Go package for sharding databases ( Supports every ORM or raw SQL )

Octillery GoDoc CircleCI codecov Go Report Card

Octillery is a Go package for sharding databases. It can use with every OR Mapping library ( xorm , gorp , gorm , dbr ...) implementing database/sql interface, or raw SQL.

Currently supports MySQL (for product) and SQLite3 (for testing) .

Motivation

We need database sharding library in Go. Of course, we know some libraries like ( https://github.com/evalphobia/wizard , https://github.com/go-pg/sharding ).

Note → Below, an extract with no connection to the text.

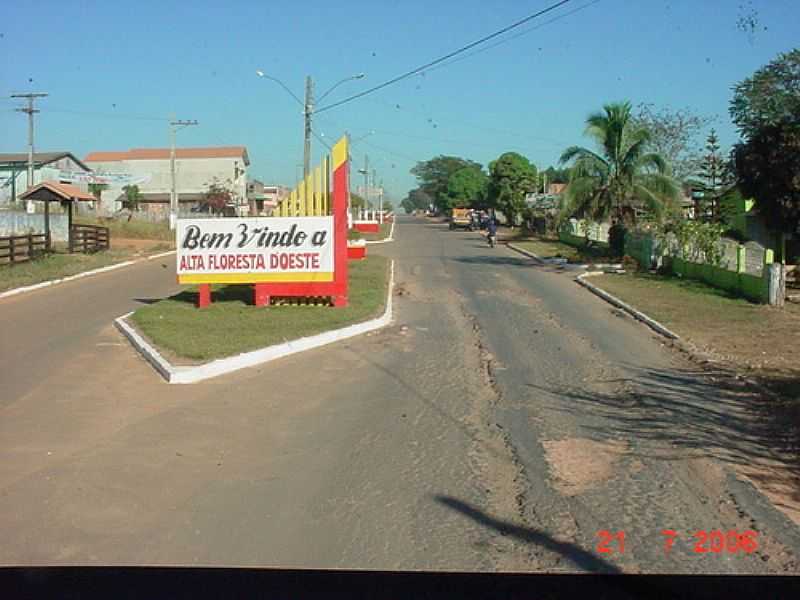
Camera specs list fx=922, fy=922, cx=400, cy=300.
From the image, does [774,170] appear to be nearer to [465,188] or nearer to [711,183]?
[711,183]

But OR Mapping library they support are restricted and we want to write sharding configuration declaratively, also expect to pluggable for sharding algorithm or database adapter, and expect to configurable sharding key or whether use sequencer or not.

Features

  • Supports every OR Mapping library implementing database/sql interface ( xorm , gorp , gorm , dbr , ... )
  • Supports using database/sql ( raw SQL ) directly
  • Pluggable sharding algorithm ( preinstalled algorithms are modulo and hashmap )
  • Pluggable database adapter ( preinstalled adapters are mysql and sqlite3 )
  • Declarative describing for sharding configuration in YAML
  • Configurable sharding algorithm, database adapter, sharding key, whether use sequencer or not.
  • Supports capture read/write queries just before passing to database driver
  • Supports database migration by CLI ( powered by schemalex )
  • Supports import seeds from CSV

Install

Install as a CLI tool

go get go.knocknote.io/octillery/cmd/octillery

Install as a library

go get go.knocknote.io/octillery

How It Works

1. How database sharding works

We explain by using posts table.

posts table schema is

CREATE TABLE `posts` (
  `id` bigint unsigned NOT NULL AUTO_INCREMENT,
  `user_id` bigint unsigned NOT NULL,
  `created_at` datetime NOT NULL,
  `updated_at` datetime NOT NULL,
  PRIMARY KEY (`id`),
  UNIQUE KEY `uq_posts_01` (`user_id`)
) ENGINE=InnoDB DEFAULT CHARSET=utf8mb4;

And we want to shard this table to four databases for load distribution.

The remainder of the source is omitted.